* 所给文段 *
大家一定要注意：函数osso_rpc_run是个同步（阻塞）调用，有两种结果：有个及时的相应；或者超时返回。在实际使用过程中，一定要铭记这是一个阻塞的调用。另外呢：LibOSSO也有一套异步（非阻塞）的RPC函数。

如果你的方法调用返回不止一个值(D-Bus是支持的)，不过，LibOSSO 目前并不支持返回所有的（而是返回第一个）。

对于函数返回码的Error code，这里非常直接的。我有篇文章是专门讲如何做Error code, 那篇文章中对于Error code的解析非常好：有巧妙的、有直白的，也有更专业的。

/**

 * Utility to return a pointer to a statically allocated string giving

 * the textural representation of LibOSSO errors. Has no internal

 * state (safe to use from threads).

 *

 * LibOSSO does not come with a function for this, so we define one

 * ourselves.

 */

static const gchar* ossoErrorStr(osso_return_t errCode) {

 

 switch (errCode) {

    case OSSO_OK:

      return "No error (OSSO_OK)";

    case OSSO_ERROR:

      return "Some kind of error occurred (OSSO_ERROR)";

    case OSSO_INVALID:

      return "At least one parameter is invalid (OSSO_INVALID)";

    case OSSO_RPC_ERROR:

      return "Osso RPC method returned an error (OSSO_RPC_ERROR)";

    case OSSO_ERROR_NAME:

      return "(undocumented error) (OSSO_ERROR_NAME)";

    case OSSO_ERROR_NO_STATE:

      return "No state file found to read (OSSO_ERROR_NO_STATE)";

    case OSSO_ERROR_STATE_SIZE:

      return "Size of state file unexpected (OSSO_ERROR_STATE_SIZE)";

    default:

      return "Unknown/Undefined";

 }

}

对于函数返回值的解析，有点复杂，因为返回值是包含在一个结构中的，需要逐个分拣。

/**

 * Utility to print out the type and content of given osso_rpc_t.

 * It also demonstrates the types available when using LibOSSO for

 * the RPC. Most simple types are available, but arrays are not

 * (unfortunately).

 */

static void printOssoValue(const osso_rpc_t* val) {

 

 g_assert(val != NULL);

 

 // 对返回值的类型进行分拣，还是D-Bus的特色，让人用起来不习惯

 switch (val->type) {

    case DBUS_TYPE_BOOLEAN:

      g_print("boolean:%s", (val->value.b == TRUE)?"TRUE":"FALSE");

      break;

    case DBUS_TYPE_DOUBLE:

      g_print("double:%.3f", val->value.d);

      break;

    case DBUS_TYPE_INT32:

      g_print("int32:%d", val->value.i);

      break;

    case DBUS_TYPE_UINT32:

      g_print("uint32:%u", val->value.u);

      break;

    case DBUS_TYPE_STRING:

      g_print("string:'%s'", val->value.s);

      break;

    case DBUS_TYPE_INVALID:

      g_print("invalid/void");

      break;

    default:

      g_print("unknown(type=%d)", val->type);

      break;

 }

}

请注意：libOSSO RPC函数并不支持数组参数，因此你要使用一些简单的参数了L。这可是不好的消息，GArray不能在libOSSO 中使用了？D-Bus可是支持的啊。估计是支持的，有时间试探试探。

* 作答要求 *
依据这篇讲 LibOSSO RPC 的文段，用一到三句话说明解析函数返回值为什么有点复杂。 下面的列表与上文文段无关，是单独的材料。

* 数据条目 *

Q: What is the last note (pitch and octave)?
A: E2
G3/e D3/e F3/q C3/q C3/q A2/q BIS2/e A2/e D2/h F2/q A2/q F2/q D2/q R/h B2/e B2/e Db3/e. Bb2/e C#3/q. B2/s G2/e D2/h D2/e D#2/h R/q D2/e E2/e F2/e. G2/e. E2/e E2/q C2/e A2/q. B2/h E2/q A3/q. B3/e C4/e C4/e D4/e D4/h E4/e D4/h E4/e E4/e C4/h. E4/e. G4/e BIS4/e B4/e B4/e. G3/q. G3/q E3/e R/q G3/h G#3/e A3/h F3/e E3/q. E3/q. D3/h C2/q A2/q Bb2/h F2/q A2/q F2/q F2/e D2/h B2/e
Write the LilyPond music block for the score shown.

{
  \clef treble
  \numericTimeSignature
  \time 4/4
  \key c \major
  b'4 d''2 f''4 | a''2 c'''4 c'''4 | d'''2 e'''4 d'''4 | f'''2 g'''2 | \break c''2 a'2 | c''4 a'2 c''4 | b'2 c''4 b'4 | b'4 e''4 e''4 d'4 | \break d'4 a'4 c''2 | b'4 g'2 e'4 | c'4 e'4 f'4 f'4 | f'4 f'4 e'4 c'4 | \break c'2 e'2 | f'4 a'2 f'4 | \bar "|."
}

* 例题解答 *
因为返回值包含在一个结构中，需要逐个分拣。